--- BEGIN Supplied passage ---

I’m currently re-reading Dr. Oliver Sacks’s famous book “The Man Who Mistook His Wife for a Hat.” Chapter 3, “The Disembodied Lady,” tells the fascinating tale of a woman who lost her ability to sense her own body. Christina went overnight from a state of vigorous health and youthful activity to one in which she could not function at all. Without her 6th sense (her proprioception as Charles Sherrington named it in the 1890s), Christina could not even sit up in bed. She eventually regained a tiny fraction of her abilities by using her eyes to continually confirm the existence of her own body.
Our vital – and tenuous – body-mind connection
Imagine if you were to wake up one day convinced that your arms and legs were not yours at all. How would you use your arms and legs in this situation? Even the “simple” act of putting a glass of water to your own lips would become nearly impossible.
Fortunately, you and I do not suffer from a severe neurological deficit like that of Christina. We can lift a glass of water to take a drink, or walk to a nearby store if we prefer a different beverage. But that does not mean we have nothing to learn from Christina’s catastrophe. We can investigate just how reliable our sense of ourselves, our own proprioception, actually is. We can ask: What’s the quality of my ongoing mind-body connection?
When I was growing up, I was a small and skinny boy. I was convinced that I had poor coordination and thought myself hopeless at anything “physical.” In other words, I suffered from a negative body image despite the absence of any actual impairment. Because of my distorted self perception, I didn’t do things I actually could (or should) have done. In this way, I was a little like Christina.
Body image collides with reality
I had a special problem with team sports, which were enshrined at the center of our young lives. Whenever we formed teams for any game, I was invariably among the last boys to be picked. I endured this humiliating ritual countless times. In baseball, all the outfielders crowded the baselines whenever it was my turn at bat. Then they insolently watched me swing the bat, just in case my flailing attempts ever caused the ball to roll in their direction.
After only one or two games, everyone firmly believed that I could never, ever hit a baseball. This is a testament to how quickly habits are created, and how little it takes for habits to gain mythological strength.
However, I remember one occasion when I unexpectedly connected bat and ball. The ball sailed far up into the air and landed well behind the outfielders, who were completely stunned. While those jerks scrambled madly to recoup the ball, I trotted around the bases and claimed my home run.
Lessons not learned
This unusual event went to waste because I ignored its implications. Had I paid attention, I would have seen that my being “bad at sports” was just a myth. This myth was merely the product of habitual thinking. And the habit came from a cultural bias favoring larger boys over small ones. Thus, my self image was based on a habit, and the habit was based on a cultural bias without any foundation. It was a self-fulfilling prophecy based on nothing at all.
In fact, I was perfectly capable of hitting a baseball. What held me back was not my body, but my attitude about my body. Though young, I was already a slave to my habitual self perception, a self perception that was painfully limiting. I could have transformed my playing if I had changed my attitude and practiced with an open mind. Then I could have changed the whole team sports dynamic that I found so humiliating and oppressive. Unfortunately, though, I didn’t change my attitude or practice. I didn’t change anything at all.

--- END Supplied passage ---
--- BEGIN Data extract ---

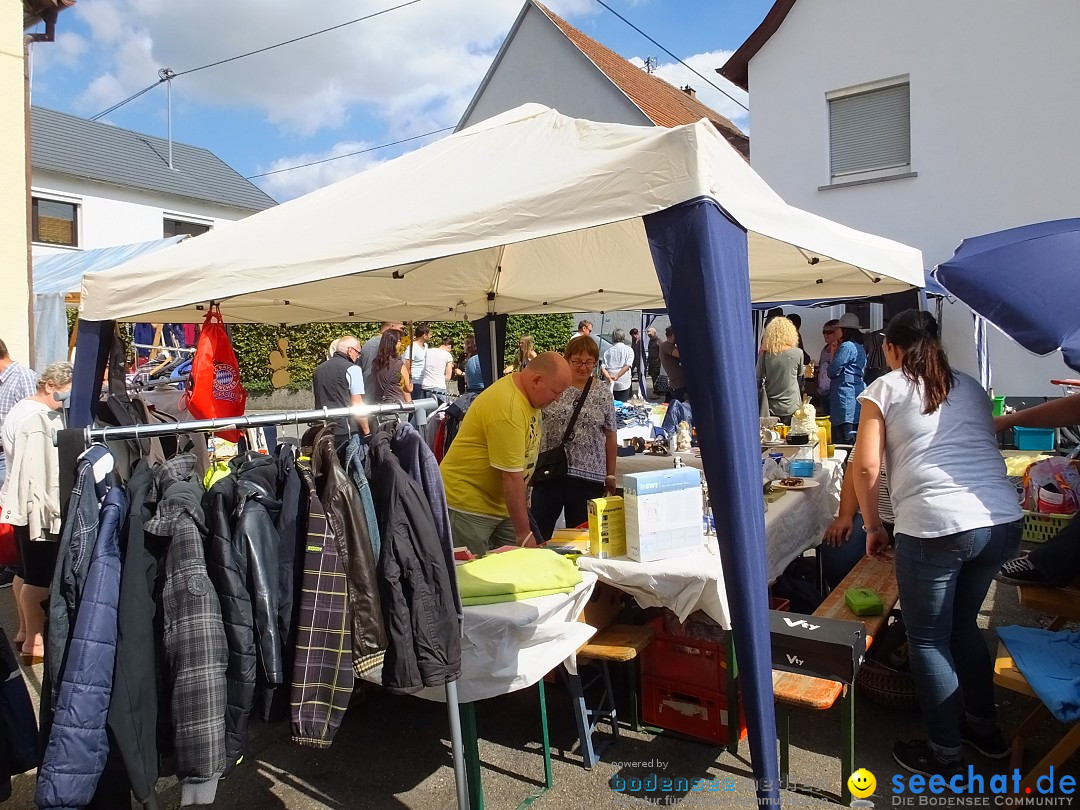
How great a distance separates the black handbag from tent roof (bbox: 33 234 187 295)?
652 centimetres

--- END Data extract ---

= Tasks =
- 1) In the essay on body image, rewrite the passage from "When I was growing" up to and including "in their direction.", swapping "outfielders" for "fielders".
- 2) Continue the essay on body image and self perception from where it ends.

= Exercise answers =
- 1)
When I was growing up, I was a small and skinny boy. I was convinced that I had poor coordination and thought myself hopeless at anything “physical.” In other words, I suffered from a negative body image despite the absence of any actual impairment. Because of my distorted self perception, I didn’t do things I actually could (or should) have done. In this way, I was a little like Christina.
Body image collides with reality
I had a special problem with team sports, which were enshrined at the center of our young lives. Whenever we formed teams for any game, I was invariably among the last boys to be picked. I endured this humiliating ritual countless times. In baseball, all the fielders crowded the baselines whenever it was my turn at bat. Then they insolently watched me swing the bat, just in case my flailing attempts ever caused the ball to roll in their direction.

- 2)
Painful habits are more comfortable than the unknown
Why didn’t I change my attitude or practice to improve my performance? First, habits are difficult to break. Even habits based on painful, flimsy ideas can be incredibly strong. Second, I preferred the myth that I was inferior at sports to the reality that I was merely average. I was so invested in my negative body image that even embarrassment and unpopularity couldn’t shake my attachment to it. If I let go of the idea that only intellectual pursuits could save me from an unreliable body, what would become of “me?” I shrank from examining the vital question of my own identity, a question many people turn away from year after year.
The fear I felt as a youngster is widely shared. Our culture eagerly sells us distraction and entertainment as alternatives to self examination. Yet it is exactly in confronting our fear and the myths that lie behind it that we can reconnect our bodies and minds with each other and with reality. As Ralph Waldo Emerson said, “People wish to be settled. Only as far as they are unsettled is there any hope for them.”
In Oliver Sacks’s “The Disembodied Lady,” Christina’s identity disappeared because she lost her ability to sense her own body. On the other hand, my own identity was based on the idea that I could not use my body in certain activities. When I stepped up to the plate with a bat, I became my own particular version of Christina.
An actual neurological impairment can impair our ability to function. Or, we can create an impairment just through the strength of our erroneous fixed ideas. The end result can be remarkably similar and equally damaging.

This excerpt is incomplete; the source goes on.